Overcoming the challenges of nitrosamine impurities in drugs

Significance of the Topic

Nitrosamine impurities are classified as potent mutagenic carcinogens by ICH and IARC, posing critical safety concerns in pharmaceuticals. The 2018 valsartan recall highlighted the need for trace-level monitoring of N-nitrosodimethylamine (NDMA), N-nitrosodiethylamine (NDEA) and related nitrosamines at limits below 0.03 ppm under cGMP regulations.

Study Objectives and Overview

This article reviews comprehensive analytical strategies for detecting nitrosamine impurities in active pharmaceutical ingredients and finished dosage forms. It examines advanced gas chromatography–mass spectrometry (GC–MS) and liquid chromatography–MS techniques, with emphasis on headspace sampling, derivatization requirements and high-resolution accurate-mass screening to meet and anticipate regulatory requirements.

Methodology and Instrumentation

Analytical approaches include static and dynamic headspace GC–MS, direct liquid injection GC–MS/MS, and Orbitrap GC–MS. Methods employ single-quadrupole SIM, triple-quadrupole SRM/MRM and full-scan accurate-mass acquisition. Sample preparation ranges from no-derivatization headspace for volatile nitrosamines to derivatization for less volatile compounds such as NMBA.

Used Instrumentation

• Thermo Scientific TriPlus 500 and TriPlus RSH Headspace Autosamplers
• Thermo Scientific AS 1310 Liquid Autosampler
• Thermo Scientific ISQ 7000 Single Quadrupole GC–MS System
• Thermo Scientific TSQ 9000 Triple Quadrupole GC–MS/MS System with AEI Ion Source
• Thermo Scientific Exactive GC Orbitrap Analytical System

Key Findings and Discussion

Static headspace GC–MS achieved LOQs of 0.015 ppm for NDMA and 0.030 ppm for NDEA, surpassing FDA requirements. GC–MS/MS methods delivered LODs down to 0.0002 ppm, with peak area repeatability below 8% RSD. The AEI ion source improved sensitivity to sub-0.5 ng/mL levels. Orbitrap GC–MS enabled combined SIM and full-scan screening with sub-1 ppm mass accuracy, facilitating targeted analysis and retrospective identification of VOCs and residual solvents.

Benefits and Practical Applications

These validated methods ensure high sensitivity and selectivity to avoid false positives, streamline high-throughput cGMP workflows, and support compliance with FDA, EMA and ICH guidelines. Compliance-ready data software provides secure instrument control, automated quantitative analysis and 21 CFR Part 11 adherence.

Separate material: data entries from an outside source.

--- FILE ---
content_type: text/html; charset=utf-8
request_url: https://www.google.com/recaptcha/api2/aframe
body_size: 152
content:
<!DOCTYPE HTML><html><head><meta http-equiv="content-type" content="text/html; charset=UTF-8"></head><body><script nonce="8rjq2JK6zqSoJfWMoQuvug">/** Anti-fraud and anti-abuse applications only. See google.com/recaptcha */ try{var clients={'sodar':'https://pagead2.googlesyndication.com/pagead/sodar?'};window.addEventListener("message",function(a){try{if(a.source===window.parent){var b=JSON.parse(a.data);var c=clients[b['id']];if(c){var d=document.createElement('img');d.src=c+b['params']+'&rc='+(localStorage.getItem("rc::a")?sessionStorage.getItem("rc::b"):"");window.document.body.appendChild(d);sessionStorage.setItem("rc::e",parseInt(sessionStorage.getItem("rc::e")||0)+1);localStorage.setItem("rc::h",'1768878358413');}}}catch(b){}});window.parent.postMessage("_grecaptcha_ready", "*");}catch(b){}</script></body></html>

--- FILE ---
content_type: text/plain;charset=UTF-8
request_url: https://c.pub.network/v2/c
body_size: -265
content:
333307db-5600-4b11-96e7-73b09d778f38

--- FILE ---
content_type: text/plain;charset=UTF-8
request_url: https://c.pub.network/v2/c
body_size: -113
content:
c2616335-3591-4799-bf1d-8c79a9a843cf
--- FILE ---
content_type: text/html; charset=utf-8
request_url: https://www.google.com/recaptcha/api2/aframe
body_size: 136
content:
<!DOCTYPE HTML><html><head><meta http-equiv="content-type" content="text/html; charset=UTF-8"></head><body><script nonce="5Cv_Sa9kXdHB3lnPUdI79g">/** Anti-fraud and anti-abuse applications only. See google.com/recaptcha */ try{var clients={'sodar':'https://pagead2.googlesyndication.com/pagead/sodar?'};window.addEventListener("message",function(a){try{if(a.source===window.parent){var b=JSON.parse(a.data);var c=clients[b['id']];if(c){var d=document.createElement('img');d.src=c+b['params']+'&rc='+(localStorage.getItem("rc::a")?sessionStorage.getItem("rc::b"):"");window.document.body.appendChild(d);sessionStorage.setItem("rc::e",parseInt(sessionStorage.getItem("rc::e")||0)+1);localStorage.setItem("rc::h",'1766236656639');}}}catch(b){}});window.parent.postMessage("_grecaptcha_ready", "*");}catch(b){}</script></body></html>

Future Trends and Opportunities

As regulatory nitrosamine limits tighten, demand for ultra-trace detection will grow. Advanced ionization technologies, high-resolution MS and enhanced screening workflows will enable broader impurity profiling. Integration of automated data processing, machine learning and real-time monitoring may further improve laboratory efficiency and risk mitigation.

Conclusion

Advanced GC–MS and GC–MS/MS platforms, complemented by high-resolution Orbitrap technology and flexible sample introduction, address the challenges of nitrosamine impurity analysis. These robust solutions enable pharmaceutical laboratories to ensure patient safety, maintain cGMP compliance and adapt to evolving regulatory requirements.

References

1. World Health Organization. Information Note on Nitrosamine Impurities in Pharmaceuticals.
2. International Council for Harmonisation. ICH Guideline M7(R1): Assessment and Control of DNA Reactive Mutagenic Impurities in Pharmaceuticals.
3. International Agency for Research on Cancer. IARC Monographs on the Evaluation of Carcinogenic Risks to Humans, Volume 89.
4. European Medicines Agency. Temporary Interim Limits for NMBA, DIPNA and EIPNA in Sartan Medicines (EMA/351053/2019 Rev 1).
5. US Food and Drug Administration. Combined NDMA and NDEA Impurity Assays by GC/MS and GC–MS/MS Methods.
6. US Food and Drug Administration. Important Information about NDMA Impurities in Ranitidine Products.
7. United States Pharmacopeia. USP <467> Organic Volatile Impurities, Chemical Tests.